_Exercise description_
Write out exactly the lines from the one containing "The Queen's Guard cantering along The Mall" through the last line of the records below, both included, and leave out any pictures.

_Available records_
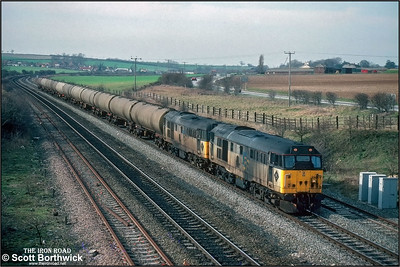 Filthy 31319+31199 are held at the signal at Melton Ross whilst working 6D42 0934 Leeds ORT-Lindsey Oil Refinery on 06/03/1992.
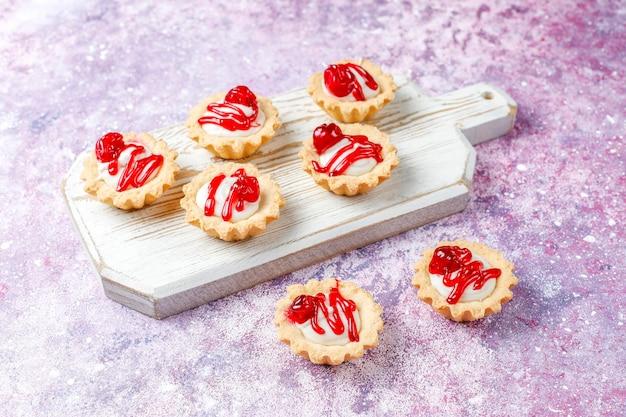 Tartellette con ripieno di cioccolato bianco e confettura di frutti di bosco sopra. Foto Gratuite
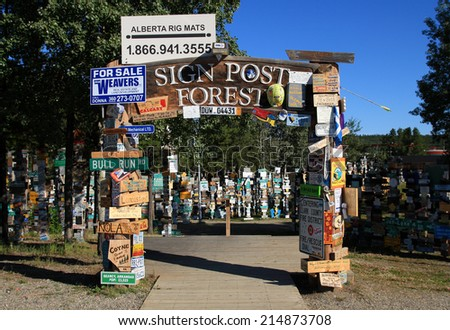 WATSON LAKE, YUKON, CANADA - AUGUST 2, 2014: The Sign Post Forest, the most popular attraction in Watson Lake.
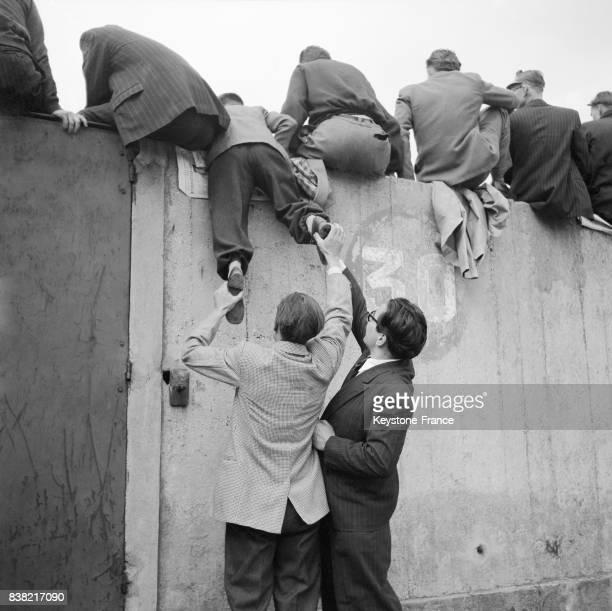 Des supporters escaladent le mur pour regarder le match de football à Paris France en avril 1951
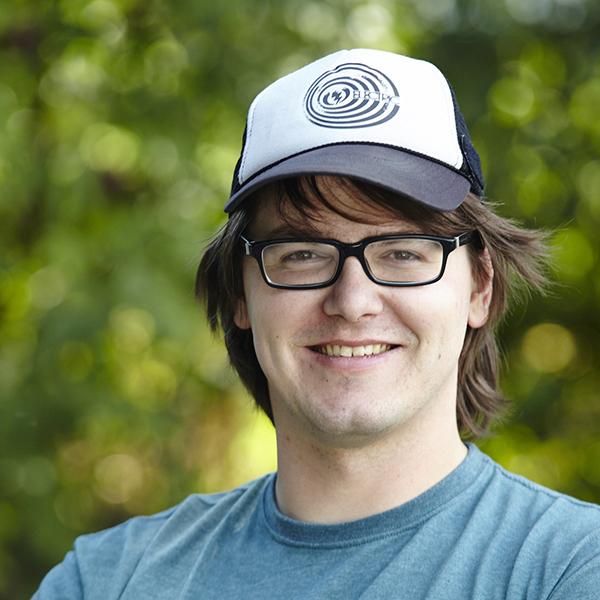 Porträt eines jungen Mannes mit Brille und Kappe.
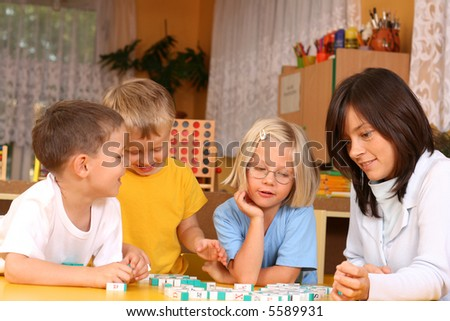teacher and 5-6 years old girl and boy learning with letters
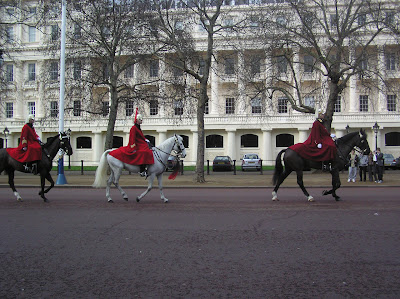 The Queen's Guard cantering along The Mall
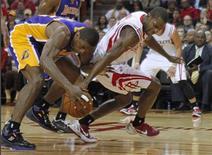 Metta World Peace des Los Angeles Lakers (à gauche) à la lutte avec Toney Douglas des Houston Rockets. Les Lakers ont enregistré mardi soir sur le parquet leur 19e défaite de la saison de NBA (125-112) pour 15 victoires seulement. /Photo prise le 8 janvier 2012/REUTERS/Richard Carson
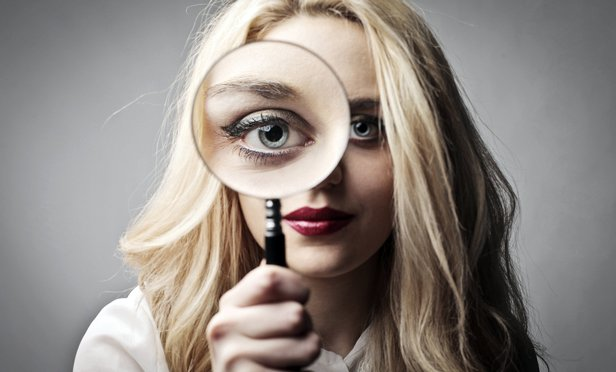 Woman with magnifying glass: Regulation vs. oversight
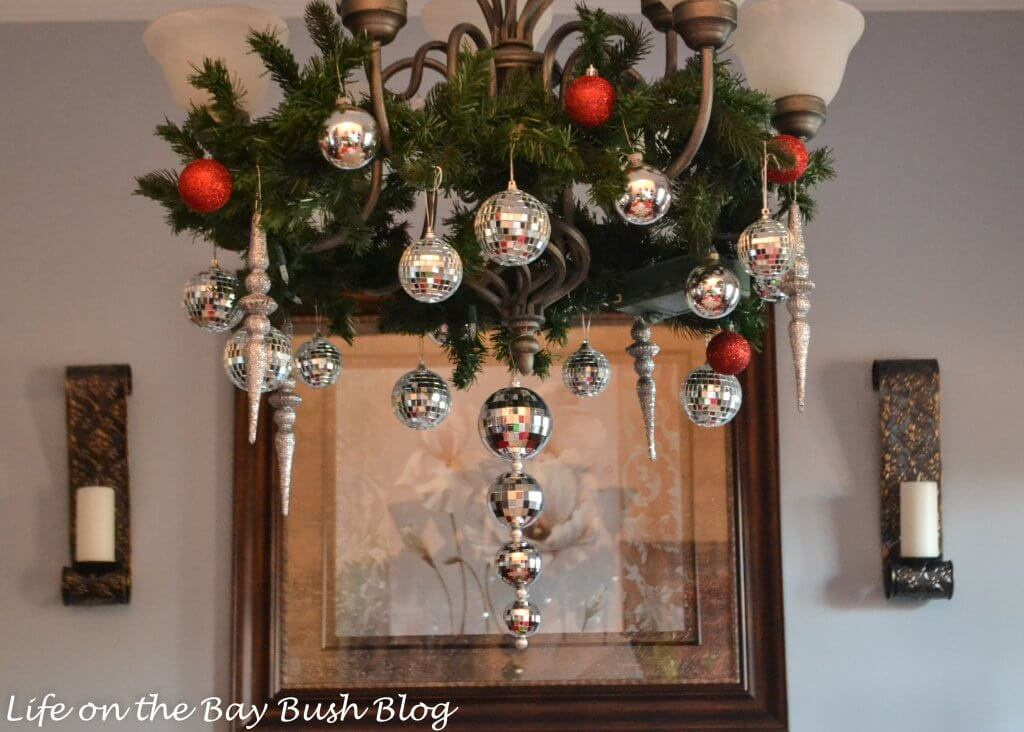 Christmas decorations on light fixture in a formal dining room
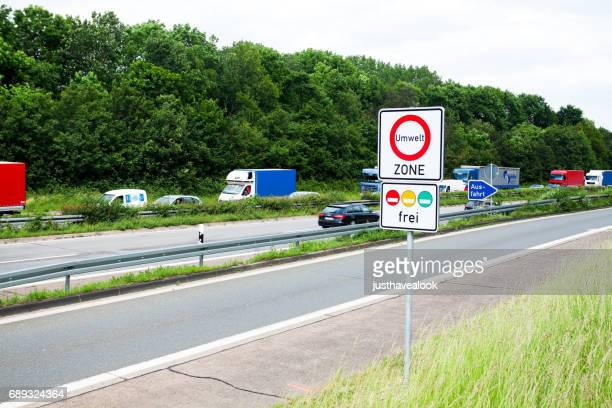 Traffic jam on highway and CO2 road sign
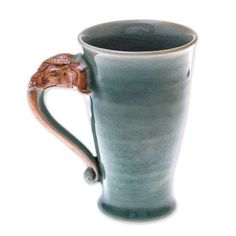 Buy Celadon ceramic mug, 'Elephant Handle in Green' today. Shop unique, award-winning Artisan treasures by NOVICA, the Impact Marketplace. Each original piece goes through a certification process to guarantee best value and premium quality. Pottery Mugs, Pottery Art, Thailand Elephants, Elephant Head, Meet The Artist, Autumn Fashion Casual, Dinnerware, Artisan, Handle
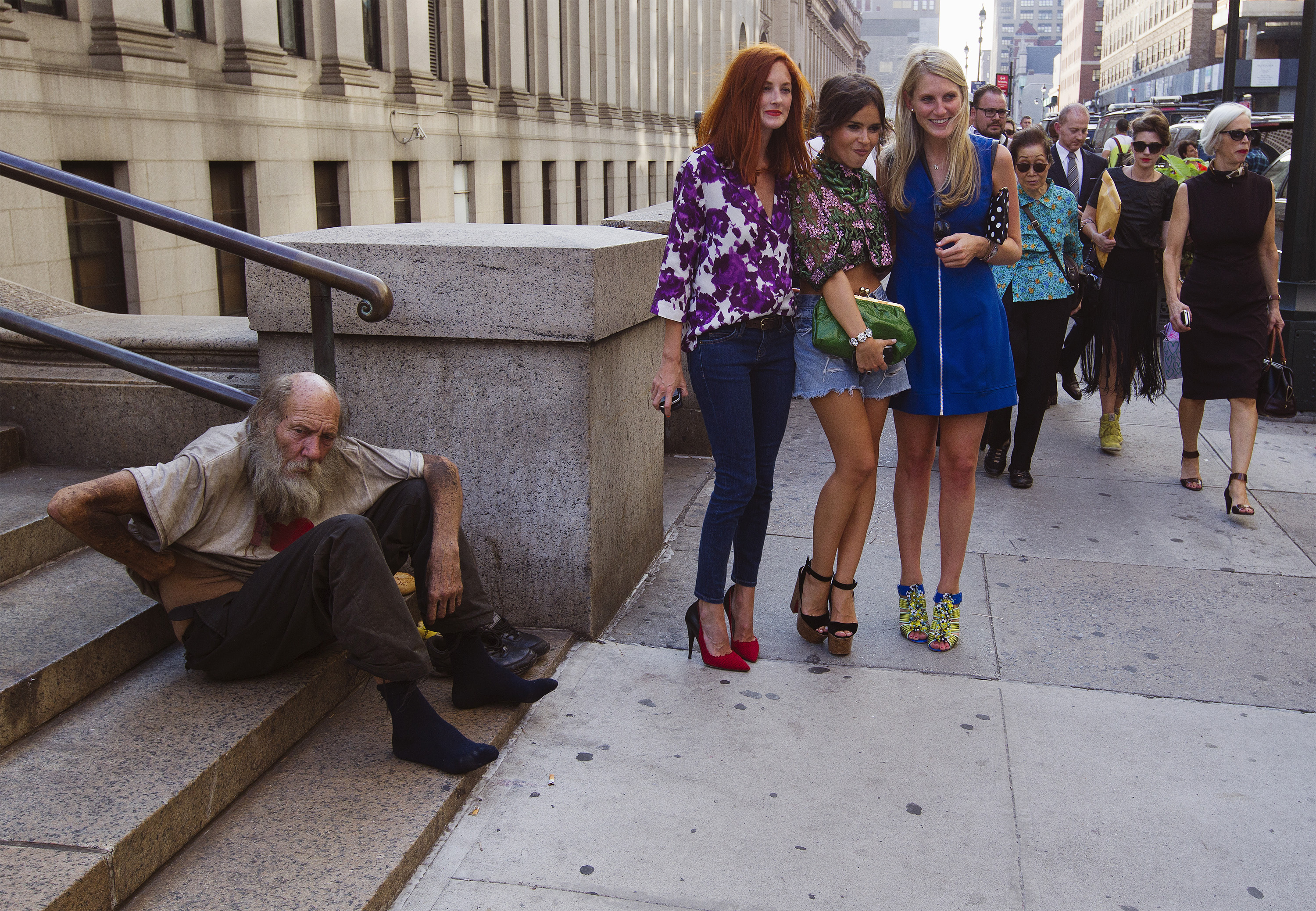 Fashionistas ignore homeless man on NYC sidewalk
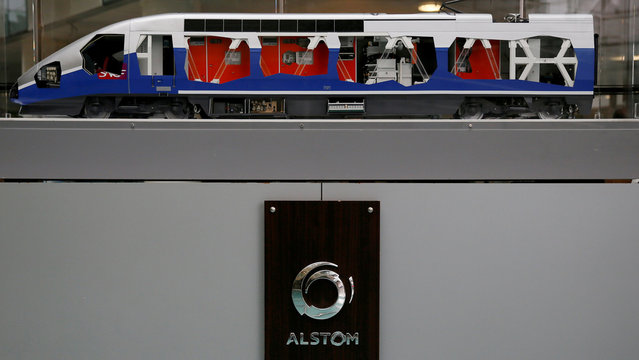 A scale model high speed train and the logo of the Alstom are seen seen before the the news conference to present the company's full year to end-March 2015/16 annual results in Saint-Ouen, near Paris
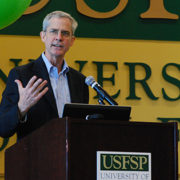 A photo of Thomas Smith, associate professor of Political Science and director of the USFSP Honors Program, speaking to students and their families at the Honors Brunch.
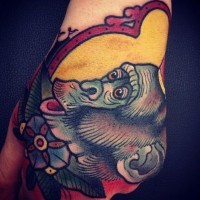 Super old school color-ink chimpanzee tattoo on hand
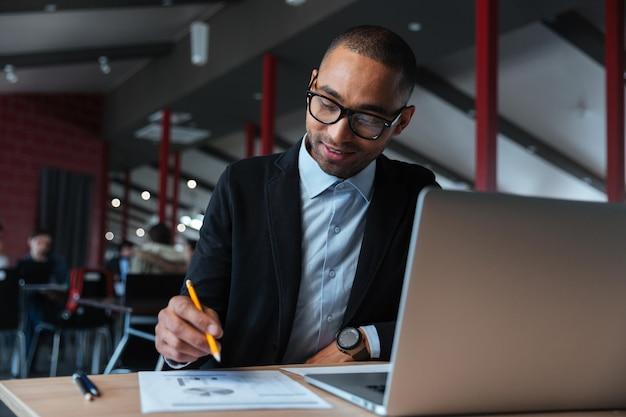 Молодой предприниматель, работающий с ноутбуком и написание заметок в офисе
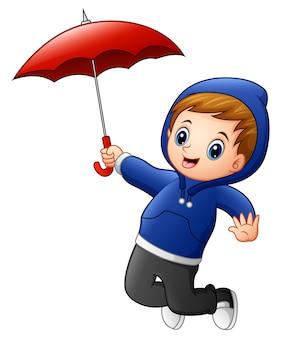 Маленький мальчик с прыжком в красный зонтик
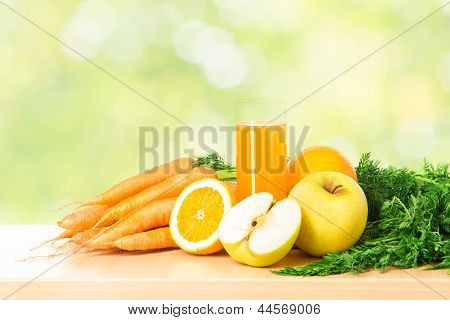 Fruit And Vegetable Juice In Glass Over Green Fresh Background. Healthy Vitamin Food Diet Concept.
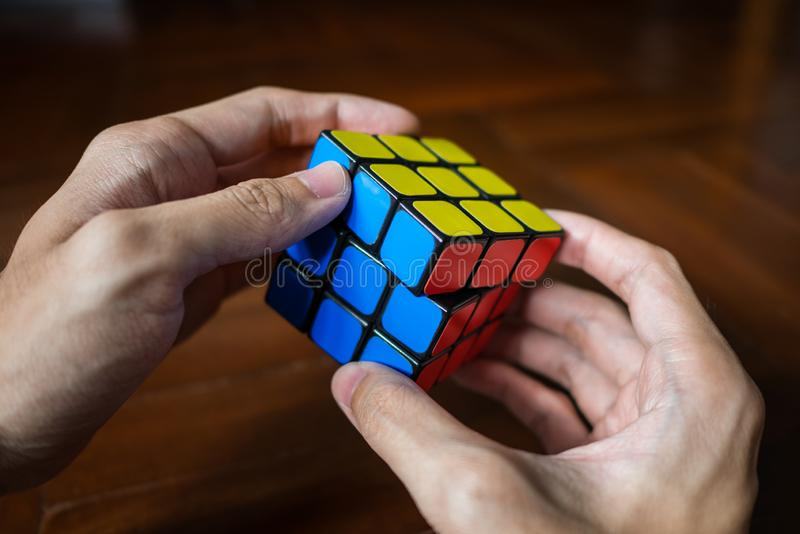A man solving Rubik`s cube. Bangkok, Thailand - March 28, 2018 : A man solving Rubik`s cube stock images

_Task solution_
 The Queen's Guard cantering along The Mall
 Metta World Peace des Los Angeles Lakers (à gauche) à la lutte avec Toney Douglas des Houston Rockets. Les Lakers ont enregistré mardi soir sur le parquet leur 19e défaite de la saison de NBA (125-112) pour 15 victoires seulement. /Photo prise le 8 janvier 2012/REUTERS/Richard Carson
 Woman with magnifying glass: Regulation vs. oversight
 Christmas decorations on light fixture in a formal dining room
 Traffic jam on highway and CO2 road sign
 Buy Celadon ceramic mug, 'Elephant Handle in Green' today. Shop unique, award-winning Artisan treasures by NOVICA, the Impact Marketplace. Each original piece goes through a certification process to guarantee best value and premium quality. Pottery Mugs, Pottery Art, Thailand Elephants, Elephant Head, Meet The Artist, Autumn Fashion Casual, Dinnerware, Artisan, Handle
 Fashionistas ignore homeless man on NYC sidewalk
 A scale model high speed train and the logo of the Alstom are seen seen before the the news conference to present the company's full year to end-March 2015/16 annual results in Saint-Ouen, near Paris
 A photo of Thomas Smith, associate professor of Political Science and director of the USFSP Honors Program, speaking to students and their families at the Honors Brunch.
 Super old school color-ink chimpanzee tattoo on hand
 Молодой предприниматель, работающий с ноутбуком и написание заметок в офисе
 Маленький мальчик с прыжком в красный зонтик
 Fruit And Vegetable Juice In Glass Over Green Fresh Background. Healthy Vitamin Food Diet Concept.
A man solving Rubik`s cube. Bangkok, Thailand - March 28, 2018 : A man solving Rubik`s cube stock images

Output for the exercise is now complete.